## ENTRIES PROVIDED

[START]

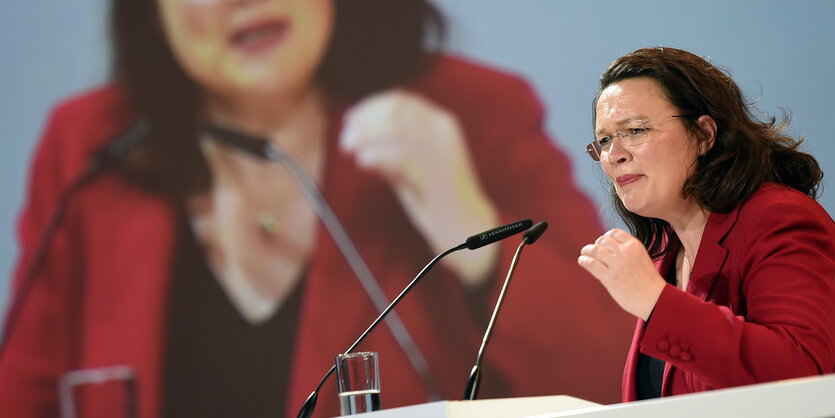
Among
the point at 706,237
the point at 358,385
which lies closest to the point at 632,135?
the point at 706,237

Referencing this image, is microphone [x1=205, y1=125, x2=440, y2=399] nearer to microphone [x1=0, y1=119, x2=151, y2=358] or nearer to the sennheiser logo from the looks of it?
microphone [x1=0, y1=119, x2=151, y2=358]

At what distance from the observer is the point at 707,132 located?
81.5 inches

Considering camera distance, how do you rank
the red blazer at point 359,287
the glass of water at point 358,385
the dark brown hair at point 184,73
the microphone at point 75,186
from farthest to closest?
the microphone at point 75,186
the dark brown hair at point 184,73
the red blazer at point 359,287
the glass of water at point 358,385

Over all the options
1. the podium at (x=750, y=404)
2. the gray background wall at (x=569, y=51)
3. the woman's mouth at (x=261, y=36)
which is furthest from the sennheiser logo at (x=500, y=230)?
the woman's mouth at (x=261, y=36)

[END]
[START]

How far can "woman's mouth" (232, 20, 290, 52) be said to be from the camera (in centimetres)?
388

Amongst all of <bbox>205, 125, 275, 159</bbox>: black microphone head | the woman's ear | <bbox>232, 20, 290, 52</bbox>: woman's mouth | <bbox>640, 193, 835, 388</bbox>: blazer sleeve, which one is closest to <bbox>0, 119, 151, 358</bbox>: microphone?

[END]

## WHAT YOU WILL DO
Convert the records from the line containing "Referencing this image, is" to the line containing "81.5 inches", both included, into a two-column CSV with the columns request and answer. Give one row per record, and put each value in a single quoted field with any line breaks replaced by spaces.

## ANSWER TO THIS EXERCISE
request,answer
"Referencing this image, is microphone [x1=205, y1=125, x2=440, y2=399] nearer to microphone [x1=0, y1=119, x2=151, y2=358] or nearer to the sennheiser logo from the looks of it?","microphone [x1=0, y1=119, x2=151, y2=358]"
"At what distance from the observer is the point at 707,132 located?","81.5 inches"